Lincoln News Messenger - 11/6/2017

Placer County residents must be alerted to an imminent threat to their health and safety.

The Placer County Public Health Laboratory, a critical resource that has defended the local community from disease outbreaks and the ongoing threat of bioterrorism, is in danger. Established in 1953, it is now at risk of closure due to budget cuts. If so, local control of public health protection will be severely compromised. No longer would Placer County be able to respond rapidly to emerging infectious diseases or the multitude of existing conditions that threaten the community. These include Zika, rabies, Lyme, West Nile, pertussis, salmonella, e. coli, TB, Pandemic Flu, measles, sexually-transmitted diseases, and food and water contamination. In addition, water and tick testing directly to citizens would be eliminated.

A similar effort to close this laboratory in 1979 was successfully thwarted.

Subsequently, the Placer County Public Health Laboratory has evolved into one of only 15 state-funded local reference laboratories for agents of bioterrorism, operating a state-of-the-art facility utilizing highly-advanced molecular DNA technology.

This nationally-recognized laboratory has the capacity to identify suspected cases of bioterrorism in only hours, a capability essential to rapid FBI response.
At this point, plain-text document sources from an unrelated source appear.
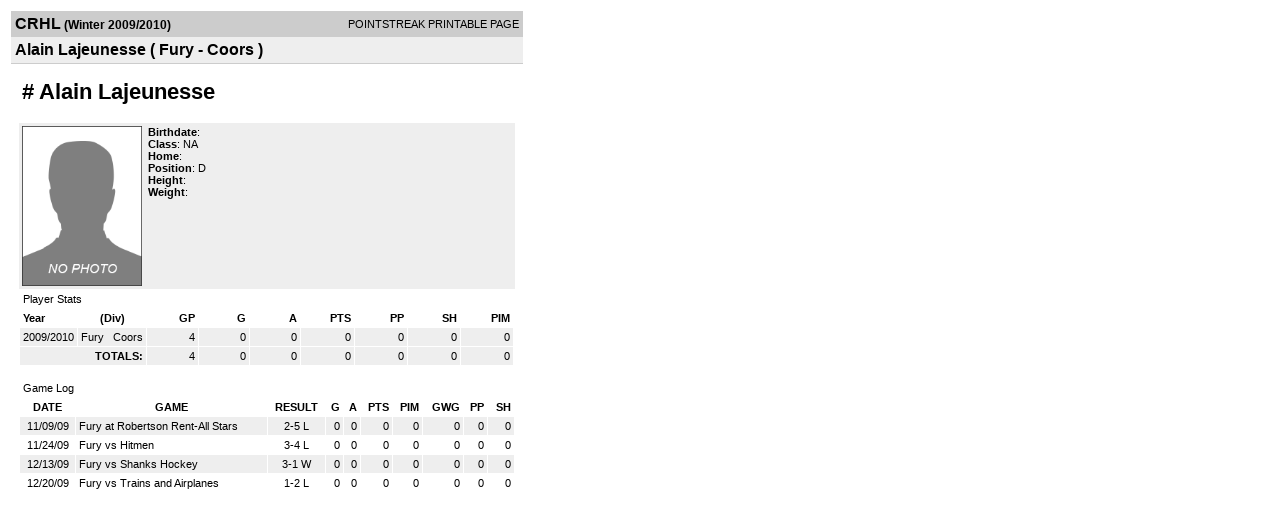

--- FILE ---
content_type: text/html; charset=UTF-8
request_url: http://d15k3om16n459i.cloudfront.net/players/print/playerpage.html?playerid=3505377&seasonid=4654
body_size: 1289
content:
<html>
<head>
<LINK REL="STYLESHEET" HREF="/common/playersprintstylesheet.css">
</head>
<body>
<table width=518><tr><td align="center"><table width="100%" border="0" cellspacing="0" cellpadding="4">
		<tr class="headerPlayer">
		<td width="60%"><font class="conHeader">CRHL</font> <font class="season">(Winter 2009/2010)</font></td>
		<td width="40%" align="right">POINTSTREAK PRINTABLE PAGE</td>
		</tr>
		<tr class="subHeader">
		<td width="60%" colspan="2"><font class="big">
		Alain Lajeunesse				(
		Fury - Coors 		)
				</td>
	</tr>
	</table>
	<table width="100%" border="0" cellspacing="0" cellpadding="0">
	<tr><td class="intshim"><img src="/images/shim.gif" width="1" height="1"></td></tr>
	</table>
<br>
<table width="97%"  border="0" cellspacing="0" cellpadding="3">
  <tr>
    <td colspan="3" class="cellTeamPlayer"><h1>
    #  Alain Lajeunesse</h1></td>
  </tr>
  <tr class="lightGrey">
    <td width="16%" valign="top"><img src="/photos/ps-nophoto-md.png" width="120" height="160" alt="Player Photo"></td>
    <td width="32%" valign="top"><strong>Birthdate</strong>:
        <br>
  			<strong>Class</strong>: NA	<br>
	    <strong>Home</strong>:   <br>
    	    <strong>Position</strong>:  D <br />
	    <strong>Height</strong>:   <br />
	    <strong>Weight</strong>:  <br />
		     </td>
	<td width="52%" valign="top">
		</td>
  </tr>
</table>
  	<table width="97%" border="0" cellpadding="3" cellspacing="1">
  <tr>
    <td colspan="11" class="cellTeamPlayer">Player Stats</td>
  </tr>
    <tr class="fields" align="center">
    <td align="left">Year</td>
    <td> (Div)</td>
    <td width="50" align="right">GP</td>

    
	    <td width="50" align="right">G</td>
	    <td width="50" align="right">A</td>
	    <td width="50" align="right">PTS</td>
	    <td width="50" align="right">PP</td>
	    <td width="50" align="right">SH</td>
	    <td width="50" align="right">PIM</td>

 			 
  </tr>
    <tr class="lightGrey" align="right">
    <td align="left">2009/2010</td>
    <td nowrap align="left"><a href="players-team.html?teamid=210466&seasonid=4654">
      Fury      </a> &nbsp;
      Coors </td>
    <td>4</td>

          <td>0</td>
	    <td>0</td>
	    <td>0</td>
	    <td>0</td>
	    <td>0</td>
	    <td>0</td>
 			
      </tr>
    <tr class="lightGrey"  align="right">
    <td colspan="2" align="right"><strong>TOTALS:</strong></td>
    <td>4</td>


         	<td>0</td>
	    <td>0</td>
	    <td>0</td>
	    <td>0</td>
		 	<td>0</td>
			<td>0</td>

 			      </tr>
  </table>
		<br>
		<table cellpadding="3" cellspacing="1" border="0" width="97%">
		  <tr>
		    <td colspan="10" class="cellTeamPlayer">Game Log</td>
		  </tr>
		  <tr class="fields">
		    <td>DATE</td>
		    <td>GAME</td>
		    <td>RESULT</td>
		    <td align="right">G</td>
		    <td align="right">A</td>
		    <td align="right">PTS</td>
		    <td align="right">PIM</td>
		    <td align="right">GWG</td>
		    <td align="right">PP</td>
		    <td align="right">SH</td>
		  </tr>
		  <tr class="lightGrey" align="right"><td align="center">11/09/09</td><td align="left"><a href="players-boxscore.html?gameid=1153921">Fury at Robertson Rent-All Stars</a></td><td align="center">2-5 L</td><td>0</td><td>0</td><td>0</td><td>0</td><td>0</td><td>0</td><td>0</td></tr><tr bgcolor="ffffff" align="right"><td align="center">11/24/09</td><td align="left"><a href="players-boxscore.html?gameid=1156737">Fury vs Hitmen </a></td><td align="center">3-4 L</td><td>0</td><td>0</td><td>0</td><td>0</td><td>0</td><td>0</td><td>0</td></tr><tr class="lightGrey" align="right"><td align="center">12/13/09</td><td align="left"><a href="players-boxscore.html?gameid=1167162">Fury vs Shanks Hockey</a></td><td align="center">3-1 W</td><td>0</td><td>0</td><td>0</td><td>0</td><td>0</td><td>0</td><td>0</td></tr><tr bgcolor="ffffff" align="right"><td align="center">12/20/09</td><td align="left"><a href="players-boxscore.html?gameid=1167224">Fury vs Trains and Airplanes</a></td><td align="center">1-2 L</td><td>0</td><td>0</td><td>0</td><td>0</td><td>0</td><td>0</td><td>0</td></tr>		</table>
		<p><br>
  </p>
</td>
</tr>
</table>
<script type="text/javascript" src="/_Incapsula_Resource?SWJIYLWA=719d34d31c8e3a6e6fffd425f7e032f3&ns=1&cb=668448044" async></script></body>
</html>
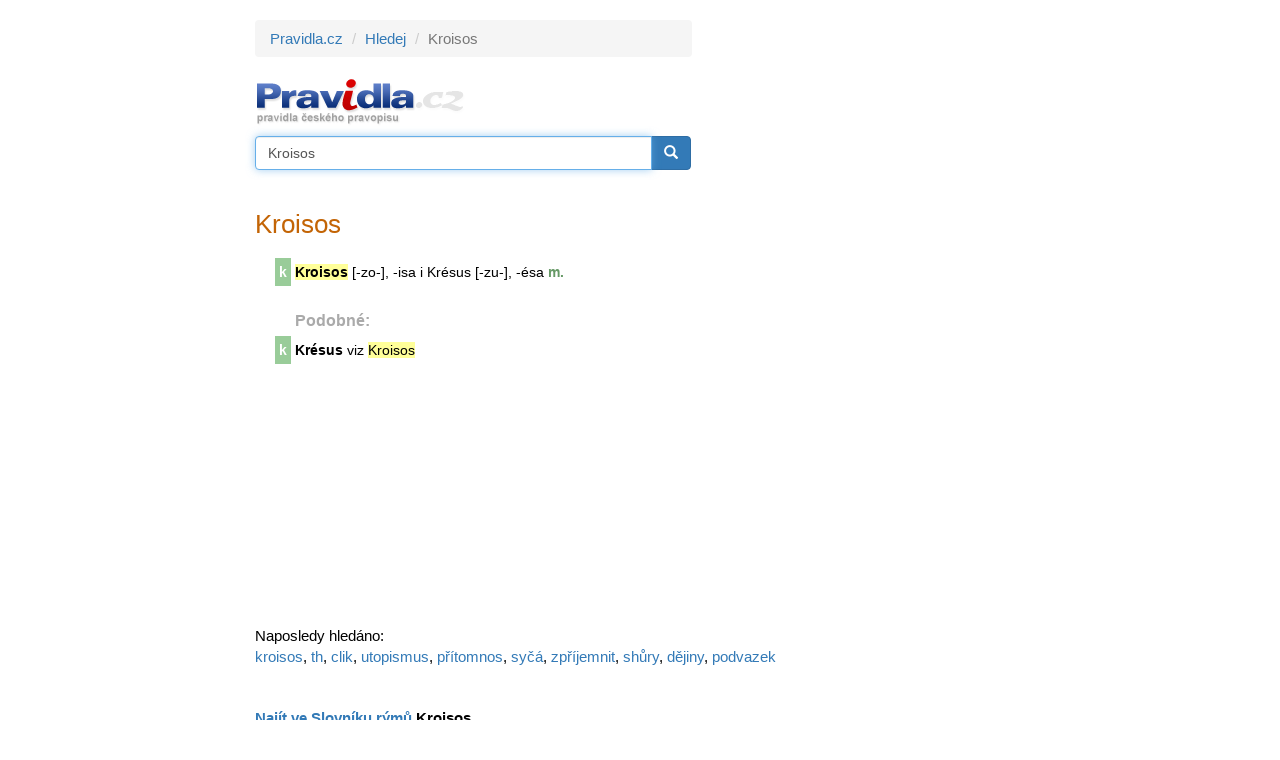

--- FILE ---
content_type: text/html; charset=windows-1250
request_url: https://www.pravidla.cz/pravopis/33534-kroisos.html
body_size: 2276
content:
<!DOCTYPE html>
<html lang="cs">   
<head>
   <meta name="description" content="Kroisos na pravidlech českého pravopisu" />
   <title>Kroisos: pravidla českého pravopisu</title>
   <link rel="shortcut icon" href="/favicon.ico?1" />
   <meta charset="windows-1250">
   <meta name="author" content="Zásobování a.s.">
   <meta name="viewport" content="width=device-width, initial-scale=1">
   <link rel="stylesheet" href="/bs/css/bootstrap.min.css">
   <script src="/bs/jquery.min.js"></script>
   <script src="/bs/jquery.mb.browser.min.js"></script>
   <script src="/bs/jquery.suggest.js"></script>
   
   <script src="/bs/js/bootstrap.min.js"></script>
   <script src="/bs/js/validator.js"></script>
  
   <link rel="stylesheet" type="text/css" href="/c/common.css?v=1568118038" />
   
   <script src="/libs/cookie/cookieconsent.js"></script>

</head>

<body>
   
<script src="/libs/cookie/cookieconsent-init.js?x=1"></script>   
   
<div class="eu-cookies eu-cookies-panel"></div>
<!-- numerino measurement v3 -->
<script type="text/javascript">
var _sid = 2;
var _section = 'hledej';
</script>
<script type="text/javascript" src="/js/measure.js"></script>
<!-- numerino - end -->

<div class="container container-main">

   <div class="row">
      
      <div class="col-md-7">
         <ol class="breadcrumb">
  <li><a href="/">Pravidla.cz</a></li>
    <li><a href="/hledej/">Hledej</a></li>
  <li class="active">Kroisos</li>
  </ol>

<p>
<a href="/" title="Pravidla českého pravopisu"><img src="/i/logo2.gif" alt="Pravidla českého pravopisu" title="Pravidla českého pravopisu" width="211" height="49" /></a>
</p>

<form class="form form-main-search" action="/hledej/" method="get" id="searchform">
   <div class="input-group">
      <input type="input" class="form-control" name="qr" id="qr" placeholder="Vyhledat v pravidlech" value="Kroisos" required >
         <span class="input-group-btn">
            <button class="btn btn-primary" type="submit"><span class="glyphicon glyphicon-search"></span></button>
         </span>
   </div>
</form>

<script>
$("#qr").suggest("/sg2.php",{ onSelect: function() {$("#searchform").submit()}});
$('#qr').focus();
</script>
<div class="pres"><h1>Kroisos</h1><table class="rest" border="0" cellspacing="0"><tr><td  class="pzna">k</td><td><b><a href="/pravopis/33534-kroisos.html" class="lia2"><span class="hl">Kroisos</span></a></b> [-zo-], -isa i Krésus [-zu-], -ésa<span class="hl1"> m.</span>
</td></tr></table><table class="rest" border="0" cellspacing="0"><tr><td>&nbsp;</td><td class="tit">Podobné:</td></tr><tr><td  class="pzna">k</td><td><b><a href="/pravopis/33531-kresus.html" class="lia2">Krésus</a></b> viz <span class="hl">Kroisos</span>
</td></tr></table></div>      </div>
      
      <div class="col-md-5">
         <div class="adpanel">


<script async src="//pagead2.googlesyndication.com/pagead/js/adsbygoogle.js"></script>
<!-- snar_sky -->
<ins class="adsbygoogle"
     style="display:inline-block;width:300px;height:600px"
     data-ad-client="ca-pub-8958172813651449"
     data-ad-slot="4705076520"></ins>
<script>
      if(cc.allowedCategory('tracking')) {
         (adsbygoogle=window.adsbygoogle||[]).requestNonPersonalizedAds=0; 
      }else{
         (adsbygoogle=window.adsbygoogle||[]).requestNonPersonalizedAds=1; 
      }
(adsbygoogle = window.adsbygoogle || []).push({});
</script>


</div>      </div>
      
   </div>
  
   
<div class="latest">Naposledy hledáno:</div>

<p><a href="/hledej/?qr=Kroisos">kroisos</a>, <a href="/hledej/?qr=th">th</a>, <a href="/hledej/?qr=clik">clik</a>, <a href="/hledej/?qr=utopismus">utopismus</a>, <a href="/hledej/?qr=p%F8%EDtomnos">přítomnos</a>, <a href="/hledej/?qr=sy%E8%E1">syčá</a>, <a href="/hledej/?qr=zp%F8%EDjemnit">zpříjemnit</a>, <a href="/hledej/?qr=sh%F9ry">shůry</a>, <a href="/hledej/?qr=d%ECjiny">dějiny</a>, <a href="/hledej/?qr=podvazek">podvazek</a></p><div style="padding-top:30px"><a href="https://rymuj.cz/slovnik-rymu/Kroisos" target="_blank"><b>Najít ve Slovníku rýmů <b style="color:#000">Kroisos</b></b></a><br><a href="https://rymuj.cz/rymy-na-slovo/Kroisos" target="_blank"><b>Najít rýmy na slovo <b style="color:#000">Kroisos</b></b></a><br></div></div>

<div class="container container-prefooter matov"><span class="mal dcap">
   Pravidla aktuálně obsahují <b>34.846</b> českých slov a <b>3.230.785</b> slovních
   tvarů. Pro generování slovních tvarů používáme Ispel.
</span>
</div><div class="container container-footer"><div class="row"><div class="col-sm-3"><div id="fb-root"></div>
<script>(function(d, s, id) {
  var js, fjs = d.getElementsByTagName(s)[0];
  if (d.getElementById(id)) return;
  js = d.createElement(s); js.id = id;
  js.src = "//connect.facebook.net/cs_CZ/sdk.js#xfbml=1&version=v2.5";
  fjs.parentNode.insertBefore(js, fjs);
}(document, 'script', 'facebook-jssdk'));</script>

<div class="pull-left">
<div class="fb-like" data-href="http://www.pravidla.cz/" data-layout="button_count" data-action="like" data-show-faces="true" data-share="true"></div>
</div>
<div class="clearfix"></div>

</div><div class="col-sm-9 mal text-right mal dcap" style="padding-top:7px"><a href="https://www.kalkula.cz/" target="_blank" class="">Kalkulačka</a> &nbsp;
<a href="https://www.mujprekladac.cz/" target="_blank" class="">Překladač vět</a> &nbsp;
<a href="https://www.cas-presny.cz/" target="_blank" class="">Přesný čas</a> &nbsp;
<a href="https://www.rymuj.cz/" target="_blank" class="">Slovník rýmů</a> &nbsp;
<a href="https://www.marie.cz/" target="_blank" class="">Kondiciogram</a> &nbsp; &nbsp;
Copyright &copy; <?echo date("Y");?> <a href="https://www.zasobovani.cz/" target="_blank" class="tg">Zásobování a.s.</div></div>

</div>

</body>
</html>


--- FILE ---
content_type: text/html; charset=utf-8
request_url: https://www.google.com/recaptcha/api2/aframe
body_size: 263
content:
<!DOCTYPE HTML><html><head><meta http-equiv="content-type" content="text/html; charset=UTF-8"></head><body><script nonce="yv0t0D4PAmHy2N5Hca0Kyg">/** Anti-fraud and anti-abuse applications only. See google.com/recaptcha */ try{var clients={'sodar':'https://pagead2.googlesyndication.com/pagead/sodar?'};window.addEventListener("message",function(a){try{if(a.source===window.parent){var b=JSON.parse(a.data);var c=clients[b['id']];if(c){var d=document.createElement('img');d.src=c+b['params']+'&rc='+(localStorage.getItem("rc::a")?sessionStorage.getItem("rc::b"):"");window.document.body.appendChild(d);sessionStorage.setItem("rc::e",parseInt(sessionStorage.getItem("rc::e")||0)+1);localStorage.setItem("rc::h",'1769108939769');}}}catch(b){}});window.parent.postMessage("_grecaptcha_ready", "*");}catch(b){}</script></body></html>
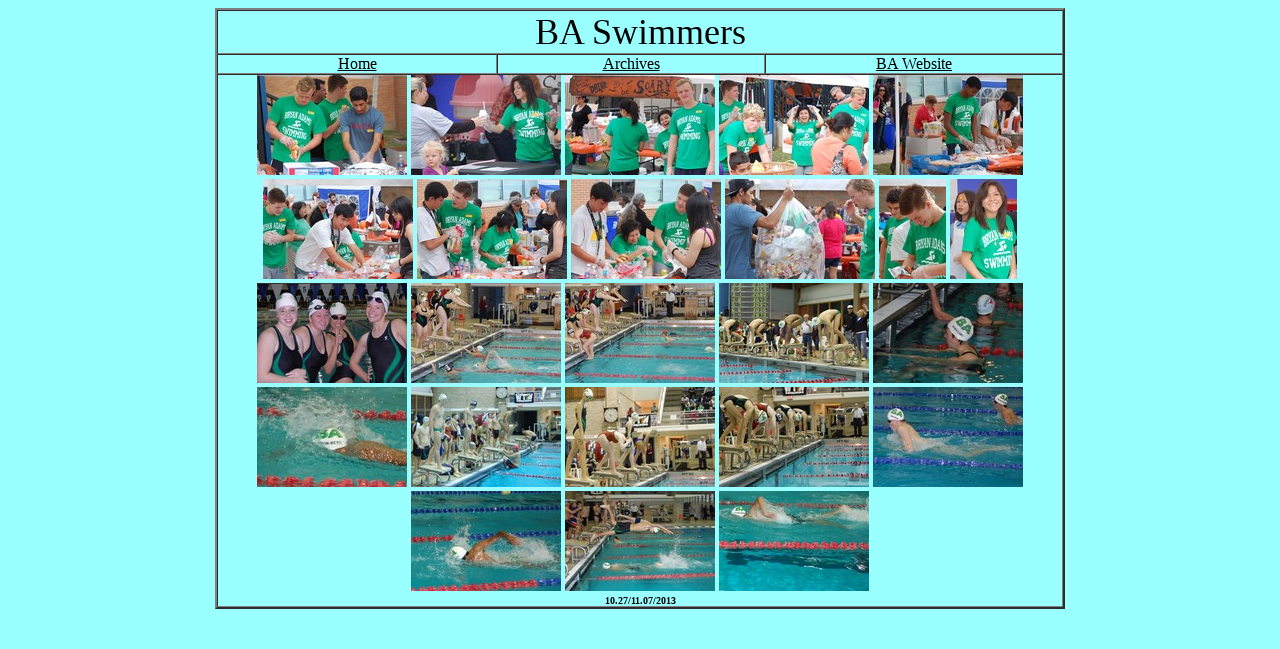

--- FILE ---
content_type: text/html
request_url: http://www.mrhallsroom.com/13_14/swimming/index_swimming.html
body_size: 1098
content:
<!--{+thumbnail,src=DSC_0221.jpg+}--><style type="text/css">
<!--
body {
	background-color: #9FF;
}
.tit {
	font-family: "Comic Sans MS", cursive;
	font-size: 36px;
}
.date {
	text-align: center;
	font-family: "Comic Sans MS", cursive;
	font-size: 10px;
}
.linx {
	font-family: "Comic Sans MS", cursive;
	color: #000;
}
-->
</style>
<table width="850" border="2" align="center" cellpadding="0" cellspacing="0">
  <tr>
    <td colspan="3"><div align="center" class="tit">BA Swimmers</div></td>
  </tr>
  <tr>
    <td width="278"><div align="center"><a href="../../index.htm" class="linx">Home</a></div></td>
    <td width="266"><div align="center"><a href="../../archives.htm" class="linx">Archives</a></div></td>
    <td width="296"><div align="center"><a href="http://www.mrhallsroom.com/index.htm" class="linx">BA Website</a></div></td>
  </tr>
  <tr>
    <td colspan="3"><div align="center"><a href="html/DSC_0221.html" 
title="DSC_0221 (750x500, 97.1 kilobytes)"><img src="thmb/thmb_DSC_0221.jpg"border="0" 
width="150" 
height="100" /></a>
        <!--{-thumbnail,src=DSC_0221.jpg-}-->
        <!--{+thumbnail,src=DSC_0227.jpg+}-->
        <a href="html/DSC_0227.html" 
title="DSC_0227 (750x500, 89.8 kilobytes)"><img src="thmb/thmb_DSC_0227.jpg"border="0" 
width="150" 
height="100" /></a>
        <!--{-thumbnail,src=DSC_0227.jpg-}-->
        <!--{+thumbnail,src=DSC_0249.jpg+}-->
        <a href="html/DSC_0249.html" 
title="DSC_0249 (750x500, 105.7 kilobytes)"><img src="thmb/thmb_DSC_0249.jpg"border="0" 
width="150" 
height="100" /></a>
        <!--{-thumbnail,src=DSC_0249.jpg-}-->
        <!--{+thumbnail,src=DSC_0250.jpg+}-->
        <a href="html/DSC_0250.html" 
title="DSC_0250 (750x500, 118.1 kilobytes)"><img src="thmb/thmb_DSC_0250.jpg"border="0" 
width="150" 
height="100" /></a>
        <!--{-thumbnail,src=DSC_0250.jpg-}-->
        <!--{+thumbnail,src=DSC_0260.jpg+}-->
        <a href="html/DSC_0260.html" 
title="DSC_0260 (750x500, 106.9 kilobytes)"><img src="thmb/thmb_DSC_0260.jpg"border="0" 
width="150" 
height="100" /></a>
        <!--{-thumbnail,src=DSC_0260.jpg-}-->
        <!--{+thumbnail,src=DSC_0268.jpg+}-->
        <a href="html/DSC_0268.html" 
title="DSC_0268 (750x500, 116.5 kilobytes)"><img src="thmb/thmb_DSC_0268.jpg"border="0" 
width="150" 
height="100" /></a>
        <!--{-thumbnail,src=DSC_0268.jpg-}-->
        <!--{+thumbnail,src=DSC_0273.jpg+}-->
        <a href="html/DSC_0273.html" 
title="DSC_0273 (750x500, 115.6 kilobytes)"><img src="thmb/thmb_DSC_0273.jpg"border="0" 
width="150" 
height="100" /></a>
        <!--{-thumbnail,src=DSC_0273.jpg-}-->
        <!--{+thumbnail,src=DSC_0276.jpg+}-->
        <a href="html/DSC_0276.html" 
title="DSC_0276 (750x500, 107.6 kilobytes)"><img src="thmb/thmb_DSC_0276.jpg"border="0" 
width="150" 
height="100" /></a>
        <!--{-thumbnail,src=DSC_0276.jpg-}-->
        <!--{+thumbnail,src=DSC_0284.jpg+}-->
        <a href="html/DSC_0284.html" 
title="DSC_0284 (750x500, 99.1 kilobytes)"><img src="thmb/thmb_DSC_0284.jpg"border="0" 
width="150" 
height="100" /></a>
        <!--{-thumbnail,src=DSC_0284.jpg-}-->
        <!--{+thumbnail,src=DSC_0288.jpg+}-->
        <a href="html/DSC_0288.html" 
title="DSC_0288 (500x750, 89.8 kilobytes)"><img src="thmb/thmb_DSC_0288.jpg"border="0" 
width="67" 
height="100" /></a>
        <!--{-thumbnail,src=DSC_0288.jpg-}-->
        <!--{+thumbnail,src=DSC_0292.jpg+}-->
        <a href="html/DSC_0292.html" 
title="DSC_0292 (500x750, 79.8 kilobytes)"><img src="thmb/thmb_DSC_0292.jpg"border="0" 
width="67" 
height="100" /></a>
        <!--{-thumbnail,src=DSC_0292.jpg-}-->
        <!--{+thumbnail,src=DSC_0624.jpg+}-->
        <a href="html/DSC_0624.html" 
title="DSC_0624 (750x500, 83.4 kilobytes)"><img src="thmb/thmb_DSC_0624.jpg"border="0" 
width="150" 
height="100" /></a>
        <!--{-thumbnail,src=DSC_0624.jpg-}-->
        <!--{+thumbnail,src=DSC_0627.jpg+}-->
        <a href="html/DSC_0627.html" 
title="DSC_0627 (750x500, 122.1 kilobytes)"><img src="thmb/thmb_DSC_0627.jpg"border="0" 
width="150" 
height="100" /></a>
        <!--{-thumbnail,src=DSC_0627.jpg-}-->
        <!--{+thumbnail,src=DSC_0630.jpg+}-->
        <a href="html/DSC_0630.html" 
title="DSC_0630 (750x500, 131.3 kilobytes)"><img src="thmb/thmb_DSC_0630.jpg"border="0" 
width="150" 
height="100" /></a>
        <!--{-thumbnail,src=DSC_0630.jpg-}-->
        <!--{+thumbnail,src=DSC_0674.jpg+}-->
        <a href="html/DSC_0674.html" 
title="DSC_0674 (750x500, 128.9 kilobytes)"><img src="thmb/thmb_DSC_0674.jpg"border="0" 
width="150" 
height="100" /></a>
        <!--{-thumbnail,src=DSC_0674.jpg-}-->
        <!--{+thumbnail,src=DSC_0693.jpg+}-->
        <a href="html/DSC_0693.html" 
title="DSC_0693 (750x500, 75.9 kilobytes)"><img src="thmb/thmb_DSC_0693.jpg"border="0" 
width="150" 
height="100" /></a>
        <!--{-thumbnail,src=DSC_0693.jpg-}-->
        <!--{+thumbnail,src=DSC_0699.jpg+}-->
        <a href="html/DSC_0699.html" 
title="DSC_0699 (750x500, 85.5 kilobytes)"><img src="thmb/thmb_DSC_0699.jpg"border="0" 
width="150" 
height="100" /></a>
        <!--{-thumbnail,src=DSC_0699.jpg-}-->
        <!--{+thumbnail,src=DSC_0753.jpg+}-->
        <a href="html/DSC_0753.html" 
title="DSC_0753 (750x500, 113.5 kilobytes)"><img src="thmb/thmb_DSC_0753.jpg"border="0" 
width="150" 
height="100" /></a>
        <!--{-thumbnail,src=DSC_0753.jpg-}-->
        <!--{+thumbnail,src=DSC_0768.jpg+}-->
        <a href="html/DSC_0768.html" 
title="DSC_0768 (750x500, 104.0 kilobytes)"><img src="thmb/thmb_DSC_0768.jpg"border="0" 
width="150" 
height="100" /></a>
        <!--{-thumbnail,src=DSC_0768.jpg-}-->
        <!--{+thumbnail,src=DSC_0770.jpg+}-->
        <a href="html/DSC_0770.html" 
title="DSC_0770 (750x500, 107.9 kilobytes)"><img src="thmb/thmb_DSC_0770.jpg"border="0" 
width="150" 
height="100" /></a>
        <!--{-thumbnail,src=DSC_0770.jpg-}-->
        <!--{+thumbnail,src=DSC_0775.jpg+}-->
        <a href="html/DSC_0775.html" 
title="DSC_0775 (750x500, 97.6 kilobytes)"><img src="thmb/thmb_DSC_0775.jpg"border="0" 
width="150" 
height="100" /></a>
        <!--{-thumbnail,src=DSC_0775.jpg-}-->
        <!--{+thumbnail,src=DSC_0778.jpg+}-->
        <a href="html/DSC_0778.html" 
title="DSC_0778 (750x500, 109.7 kilobytes)"><img src="thmb/thmb_DSC_0778.jpg"border="0" 
width="150" 
height="100" /></a>
        <!--{-thumbnail,src=DSC_0778.jpg-}-->
        <!--{+thumbnail,src=DSC_0781.jpg+}-->
        <a href="html/DSC_0781.html" 
title="DSC_0781 (750x500, 109.3 kilobytes)"><img src="thmb/thmb_DSC_0781.jpg"border="0" 
width="150" 
height="100" /></a>
        <!--{-thumbnail,src=DSC_0781.jpg-}-->
        <!--{+thumbnail,src=DSC_0784.jpg+}-->
    <a href="html/DSC_0784.html" 
title="DSC_0784 (750x500, 101.3 kilobytes)"><img src="thmb/thmb_DSC_0784.jpg"border="0" 
width="150" 
height="100" /></a><br />
    <span class="date"><strong>10.27/11.07/2013</strong></span> </div></td>
  </tr>
</table>
<p>&nbsp;</p>
<p>&nbsp;</p>
<p>&nbsp;</p>
<!--{-thumbnail,src=DSC_0784.jpg-}-->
Noteworthy accomplishments include determining the sources of local food-borne outbreaks, rapidly identifying rabies exposures insuring timely life-saving treatment, research and test development leading to the discovery of Placer County as a Lyme endemic area, analyzing powder-containing letters for anthrax, timely on-going testing during a Lake Tahoe sewage spill, and high-volume testing in support of a Pandemic Flu response. Today, Placer County Public Health Laboratory's expertise is also recognized by Nevada, Yuba, Sutter and Los Angeles counties, which are provided certain fee-based analyses.

Closing Placer County Public Health Laboratory would be a high-risk attempt to save relatively few dollars while wasting decades of investment. That investment has resulted in a highly effective component of local health and safety infrastructure that provides unique technical capacity for the daily protection of Placer County citizens. Experience has shown us that every disease outbreak and bioterrorism event requires a timely and effective local response. If you are concerned about this threat to you and your family, please contact your (supervisor) board member.

Mark J. Miller, from Sacramento, was a Placer County Public Health Laboratory director from 1979 to 2005.